Information provided -
——
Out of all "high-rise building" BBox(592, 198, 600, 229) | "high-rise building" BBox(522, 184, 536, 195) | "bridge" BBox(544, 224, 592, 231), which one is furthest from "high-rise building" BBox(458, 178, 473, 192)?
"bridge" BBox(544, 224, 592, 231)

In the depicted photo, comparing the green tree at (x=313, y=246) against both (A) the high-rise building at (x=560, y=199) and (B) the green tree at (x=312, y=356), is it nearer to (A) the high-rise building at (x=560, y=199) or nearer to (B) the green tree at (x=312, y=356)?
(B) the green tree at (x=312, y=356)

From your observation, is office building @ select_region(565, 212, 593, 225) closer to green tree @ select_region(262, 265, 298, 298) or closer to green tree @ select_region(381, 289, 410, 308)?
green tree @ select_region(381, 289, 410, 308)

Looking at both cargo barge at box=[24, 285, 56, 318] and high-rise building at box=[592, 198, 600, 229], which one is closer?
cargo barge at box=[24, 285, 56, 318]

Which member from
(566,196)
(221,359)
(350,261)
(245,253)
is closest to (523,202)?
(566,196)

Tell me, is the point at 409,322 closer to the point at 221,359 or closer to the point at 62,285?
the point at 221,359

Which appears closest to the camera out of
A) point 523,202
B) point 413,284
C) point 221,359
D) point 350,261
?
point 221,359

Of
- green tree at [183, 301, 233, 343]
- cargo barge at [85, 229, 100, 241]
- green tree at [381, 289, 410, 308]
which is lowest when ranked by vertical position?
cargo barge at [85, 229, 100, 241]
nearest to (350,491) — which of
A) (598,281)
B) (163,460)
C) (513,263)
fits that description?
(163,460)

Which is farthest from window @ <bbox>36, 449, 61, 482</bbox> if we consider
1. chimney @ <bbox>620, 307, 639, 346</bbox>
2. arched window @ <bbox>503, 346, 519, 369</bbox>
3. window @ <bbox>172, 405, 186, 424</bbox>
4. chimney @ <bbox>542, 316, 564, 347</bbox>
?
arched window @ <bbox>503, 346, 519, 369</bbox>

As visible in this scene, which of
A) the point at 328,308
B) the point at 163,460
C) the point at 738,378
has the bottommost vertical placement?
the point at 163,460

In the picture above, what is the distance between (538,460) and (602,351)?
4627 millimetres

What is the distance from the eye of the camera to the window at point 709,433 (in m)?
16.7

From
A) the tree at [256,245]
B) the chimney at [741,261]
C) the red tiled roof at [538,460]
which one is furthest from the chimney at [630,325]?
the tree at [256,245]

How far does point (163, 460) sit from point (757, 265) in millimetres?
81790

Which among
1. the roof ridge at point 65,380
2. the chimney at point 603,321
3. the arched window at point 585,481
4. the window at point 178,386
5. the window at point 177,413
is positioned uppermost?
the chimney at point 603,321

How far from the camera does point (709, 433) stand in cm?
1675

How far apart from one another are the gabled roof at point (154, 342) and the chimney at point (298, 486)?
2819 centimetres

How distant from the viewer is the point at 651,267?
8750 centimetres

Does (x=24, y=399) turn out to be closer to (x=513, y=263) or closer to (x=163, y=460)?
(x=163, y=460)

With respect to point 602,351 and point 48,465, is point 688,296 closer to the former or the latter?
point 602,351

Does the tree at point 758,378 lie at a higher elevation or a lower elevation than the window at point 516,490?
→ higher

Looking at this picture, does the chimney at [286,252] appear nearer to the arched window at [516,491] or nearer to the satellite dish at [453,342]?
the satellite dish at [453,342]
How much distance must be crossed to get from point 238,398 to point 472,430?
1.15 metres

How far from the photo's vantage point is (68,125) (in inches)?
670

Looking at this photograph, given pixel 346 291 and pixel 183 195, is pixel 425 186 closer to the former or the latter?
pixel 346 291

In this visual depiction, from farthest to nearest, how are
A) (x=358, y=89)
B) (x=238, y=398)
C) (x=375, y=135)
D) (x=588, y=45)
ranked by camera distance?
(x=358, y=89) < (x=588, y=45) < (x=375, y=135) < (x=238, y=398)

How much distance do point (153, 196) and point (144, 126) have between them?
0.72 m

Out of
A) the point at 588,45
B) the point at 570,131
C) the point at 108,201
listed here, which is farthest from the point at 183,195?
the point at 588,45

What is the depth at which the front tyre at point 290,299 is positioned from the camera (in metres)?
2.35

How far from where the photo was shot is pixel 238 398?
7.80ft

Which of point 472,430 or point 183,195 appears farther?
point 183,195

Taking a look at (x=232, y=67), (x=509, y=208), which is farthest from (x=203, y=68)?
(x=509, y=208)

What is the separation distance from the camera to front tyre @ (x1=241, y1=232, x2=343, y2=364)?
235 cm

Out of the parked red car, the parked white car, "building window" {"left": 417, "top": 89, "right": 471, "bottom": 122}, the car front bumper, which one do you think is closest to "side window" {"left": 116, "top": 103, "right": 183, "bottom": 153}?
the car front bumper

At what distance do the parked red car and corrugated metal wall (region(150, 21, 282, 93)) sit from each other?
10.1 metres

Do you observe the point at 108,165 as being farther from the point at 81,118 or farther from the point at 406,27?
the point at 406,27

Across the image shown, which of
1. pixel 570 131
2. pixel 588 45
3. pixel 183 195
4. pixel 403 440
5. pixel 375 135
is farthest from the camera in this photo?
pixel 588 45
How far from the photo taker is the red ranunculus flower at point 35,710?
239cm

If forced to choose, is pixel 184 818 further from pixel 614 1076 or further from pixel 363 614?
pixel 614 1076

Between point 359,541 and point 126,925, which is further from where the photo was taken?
——
Please render every line of the listing above as a JSON list of strings, one string per line, and leave out the blank lines.

Reply -
[
  "Out of all \"high-rise building\" BBox(592, 198, 600, 229) | \"high-rise building\" BBox(522, 184, 536, 195) | \"bridge\" BBox(544, 224, 592, 231), which one is furthest from \"high-rise building\" BBox(458, 178, 473, 192)?",
  "\"bridge\" BBox(544, 224, 592, 231)",
  "In the depicted photo, comparing the green tree at (x=313, y=246) against both (A) the high-rise building at (x=560, y=199) and (B) the green tree at (x=312, y=356), is it nearer to (A) the high-rise building at (x=560, y=199) or nearer to (B) the green tree at (x=312, y=356)?",
  "(B) the green tree at (x=312, y=356)",
  "From your observation, is office building @ select_region(565, 212, 593, 225) closer to green tree @ select_region(262, 265, 298, 298) or closer to green tree @ select_region(381, 289, 410, 308)?",
  "green tree @ select_region(381, 289, 410, 308)",
  "Looking at both cargo barge at box=[24, 285, 56, 318] and high-rise building at box=[592, 198, 600, 229], which one is closer?",
  "cargo barge at box=[24, 285, 56, 318]",
  "Which member from",
  "(566,196)",
  "(221,359)",
  "(350,261)",
  "(245,253)",
  "is closest to (523,202)?",
  "(566,196)",
  "Tell me, is the point at 409,322 closer to the point at 221,359 or closer to the point at 62,285?",
  "the point at 221,359",
  "Which appears closest to the camera out of",
  "A) point 523,202",
  "B) point 413,284",
  "C) point 221,359",
  "D) point 350,261",
  "?",
  "point 221,359",
  "Of",
  "- green tree at [183, 301, 233, 343]",
  "- cargo barge at [85, 229, 100, 241]",
  "- green tree at [381, 289, 410, 308]",
  "which is lowest when ranked by vertical position?",
  "cargo barge at [85, 229, 100, 241]",
  "nearest to (350,491) — which of",
  "A) (598,281)",
  "B) (163,460)",
  "C) (513,263)",
  "fits that description?",
  "(163,460)",
  "Which is farthest from window @ <bbox>36, 449, 61, 482</bbox> if we consider",
  "1. chimney @ <bbox>620, 307, 639, 346</bbox>",
  "2. arched window @ <bbox>503, 346, 519, 369</bbox>",
  "3. window @ <bbox>172, 405, 186, 424</bbox>",
  "4. chimney @ <bbox>542, 316, 564, 347</bbox>",
  "?",
  "arched window @ <bbox>503, 346, 519, 369</bbox>",
  "As visible in this scene, which of",
  "A) the point at 328,308",
  "B) the point at 163,460",
  "C) the point at 738,378",
  "has the bottommost vertical placement?",
  "the point at 163,460",
  "In the picture above, what is the distance between (538,460) and (602,351)?",
  "4627 millimetres",
  "What is the distance from the eye of the camera to the window at point 709,433 (in m)?",
  "16.7",
  "From",
  "A) the tree at [256,245]",
  "B) the chimney at [741,261]",
  "C) the red tiled roof at [538,460]",
  "which one is furthest from the chimney at [630,325]?",
  "the tree at [256,245]",
  "How far does point (163, 460) sit from point (757, 265) in millimetres?",
  "81790",
  "Which among",
  "1. the roof ridge at point 65,380",
  "2. the chimney at point 603,321",
  "3. the arched window at point 585,481",
  "4. the window at point 178,386",
  "5. the window at point 177,413",
  "is positioned uppermost?",
  "the chimney at point 603,321",
  "How far from the camera does point (709, 433) stand in cm?",
  "1675",
  "How far apart from one another are the gabled roof at point (154, 342) and the chimney at point (298, 486)?",
  "2819 centimetres",
  "How distant from the viewer is the point at 651,267?",
  "8750 centimetres",
  "Does (x=24, y=399) turn out to be closer to (x=513, y=263) or closer to (x=163, y=460)?",
  "(x=163, y=460)",
  "With respect to point 602,351 and point 48,465, is point 688,296 closer to the former or the latter?",
  "point 602,351",
  "Does the tree at point 758,378 lie at a higher elevation or a lower elevation than the window at point 516,490?",
  "→ higher",
  "Looking at this picture, does the chimney at [286,252] appear nearer to the arched window at [516,491] or nearer to the satellite dish at [453,342]?",
  "the satellite dish at [453,342]",
  "How much distance must be crossed to get from point 238,398 to point 472,430?",
  "1.15 metres",
  "How far from the photo's vantage point is (68,125) (in inches)?",
  "670",
  "Looking at this photograph, given pixel 346 291 and pixel 183 195, is pixel 425 186 closer to the former or the latter?",
  "pixel 346 291",
  "In this visual depiction, from farthest to nearest, how are",
  "A) (x=358, y=89)",
  "B) (x=238, y=398)",
  "C) (x=375, y=135)",
  "D) (x=588, y=45)",
  "ranked by camera distance?",
  "(x=358, y=89) < (x=588, y=45) < (x=375, y=135) < (x=238, y=398)",
  "How much distance do point (153, 196) and point (144, 126) have between them?",
  "0.72 m",
  "Out of",
  "A) the point at 588,45",
  "B) the point at 570,131",
  "C) the point at 108,201",
  "listed here, which is farthest from the point at 183,195?",
  "the point at 588,45",
  "What is the depth at which the front tyre at point 290,299 is positioned from the camera (in metres)?",
  "2.35",
  "How far from where the photo was shot is pixel 238 398?",
  "7.80ft",
  "Which of point 472,430 or point 183,195 appears farther?",
  "point 183,195",
  "Taking a look at (x=232, y=67), (x=509, y=208), which is farthest from (x=203, y=68)?",
  "(x=509, y=208)",
  "What is the separation distance from the camera to front tyre @ (x1=241, y1=232, x2=343, y2=364)?",
  "235 cm",
  "Out of the parked red car, the parked white car, \"building window\" {\"left\": 417, \"top\": 89, \"right\": 471, \"bottom\": 122}, the car front bumper, which one do you think is closest to \"side window\" {\"left\": 116, \"top\": 103, \"right\": 183, \"bottom\": 153}?",
  "the car front bumper",
  "At what distance do the parked red car and corrugated metal wall (region(150, 21, 282, 93)) sit from each other?",
  "10.1 metres",
  "Do you observe the point at 108,165 as being farther from the point at 81,118 or farther from the point at 406,27?",
  "the point at 406,27",
  "Across the image shown, which of",
  "1. pixel 570 131",
  "2. pixel 588 45",
  "3. pixel 183 195",
  "4. pixel 403 440",
  "5. pixel 375 135",
  "is farthest from the camera in this photo?",
  "pixel 588 45",
  "How far from the photo taker is the red ranunculus flower at point 35,710?",
  "239cm",
  "If forced to choose, is pixel 184 818 further from pixel 614 1076 or further from pixel 363 614?",
  "pixel 614 1076",
  "Between point 359,541 and point 126,925, which is further from where the photo was taken?"
]